The drug has in the past been responsible for debilitating side-effects in HIV patients.
The main adverse effect is peripheral neuropathy, which can be corrected by reducing dosage.
The symptoms of peripheral neuropathy include burning, stiffness, prickling, tingling, and numbness or a loss of feeling in the toes and soles of the feet.
Stavudine is also one of the most likely ARVs to cause lipodystrophy, and for this reason it is no longer considered an appropriate treatment for most patients in developed countries. However, due to its low price, it is widely used in developing countries.
Lipodystrophy is the redistribution of fat in the body, which manifests as excess, or lack of, fat in various parts of the body.
In one camp, the Treatment Action Campaign, Médecins Sans Frontières (Doctors Without Borders) and the Treatment Action Group have serious concerns about the proposed trial.

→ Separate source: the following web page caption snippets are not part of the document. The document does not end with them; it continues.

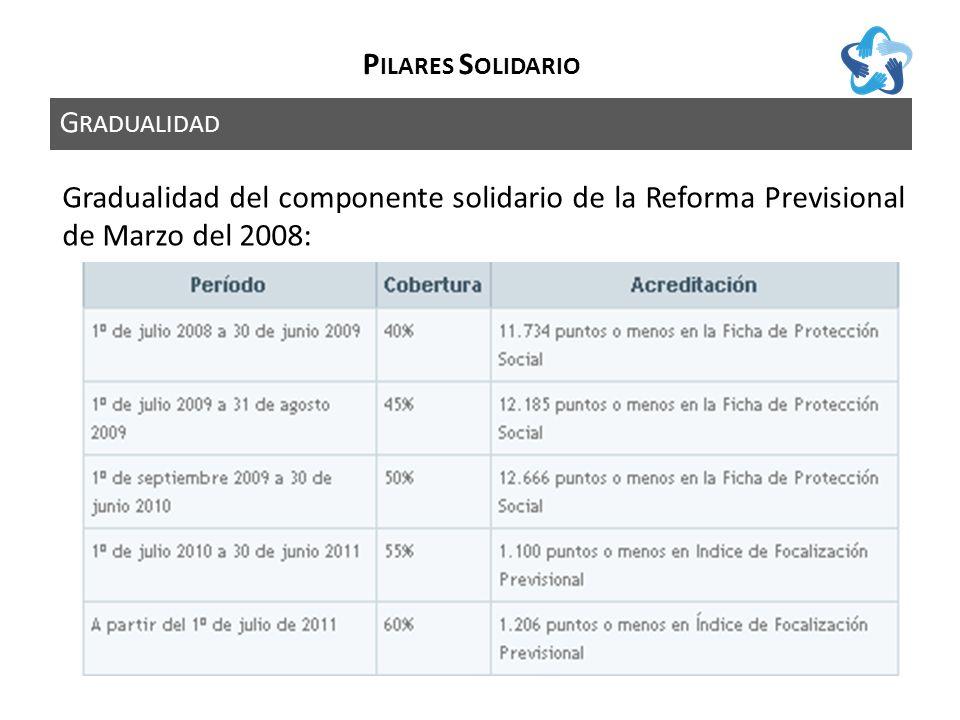 D ESCRIPCIÓN P ILAR S OLIDARIO Los 4 componentes básicos del Pilar Solidario son: Pensión Básica Solidaria (PBS) de Vejez Pensión Básica Solidaria (PBS) de Invalidez Aporte Previsional Solidario (APS) de Vejez Aporte Previsional Solidario (APS) de Invalidez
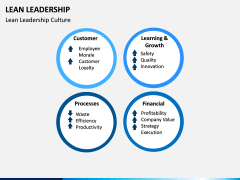 Lean Leadership PPT Slide 14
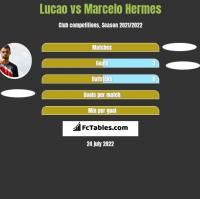 Lucao vs Marcelo Hermes h2h player stats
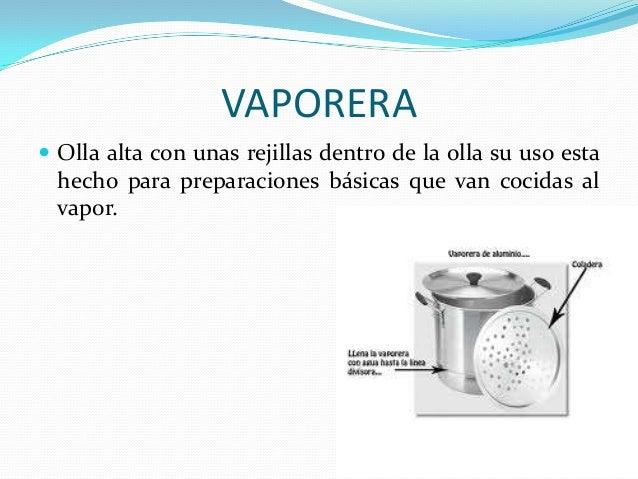 Utensilios de cocina for Utensilios de cocina y sus funciones pdf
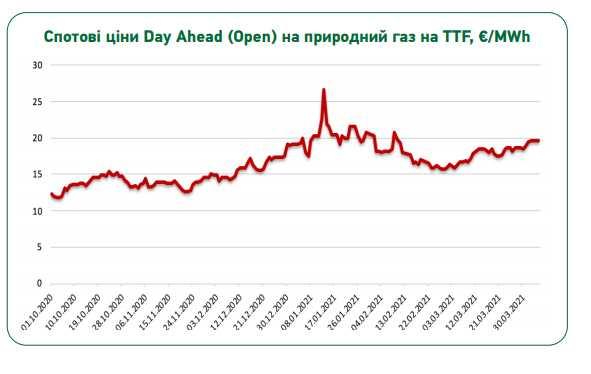 КонсалтинговаякомпанияExPro Gas&Oil
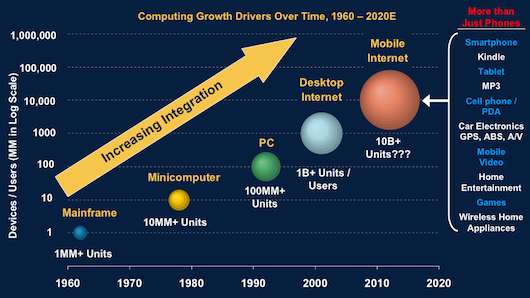 Computing Growth Drivers Over Time, 1960 - 2020E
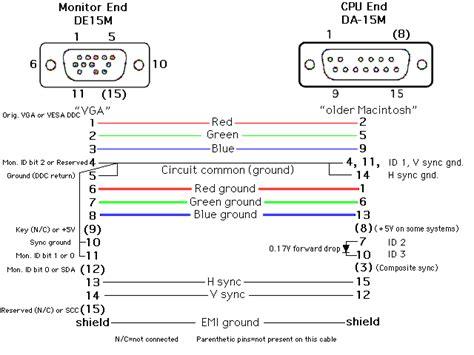 vga connector wiring diagram microgecko 187 apple macintosh lc iii vga 2 rows sub vga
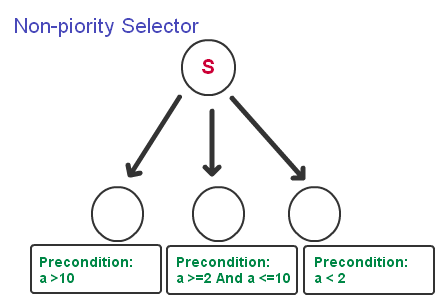 bv-tree-nonpriority-selector-1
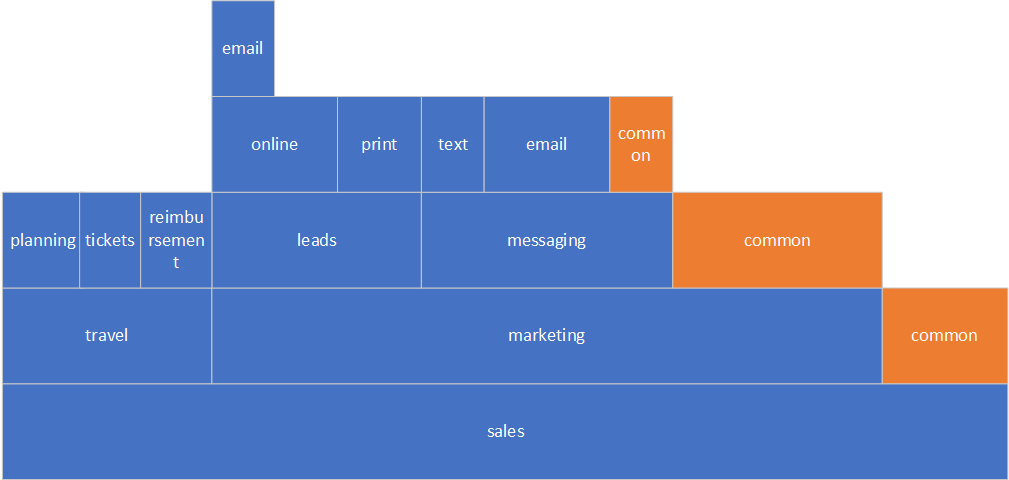 Sales component zoomed-in.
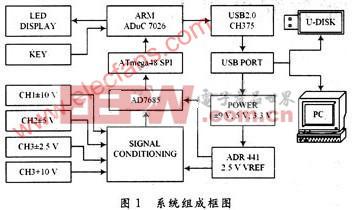 基于CH375和ARM7控制器的数据采集卡设计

They are concerned that stavudine is more toxic than tenofovir (the drug that replaced stavudine in the government-treatment programme).
Patients’ poor tolerance means they are more likely not to adhere to treatment and will have to be switched to more expensive second-line treatment when they fail first-line treatment.
Those supporting the stavudine trial claim that tenofovir is unaffordable to most African countries.
The stavudine research team, led by the Wits Reproductive Health and HIV Institute’s Professor Francois Venter, said the evidence that stavudine produced bad side-effects was at the 40mg dose, but that it had been as effective as tenofovir at suppressing HIV at half this dose.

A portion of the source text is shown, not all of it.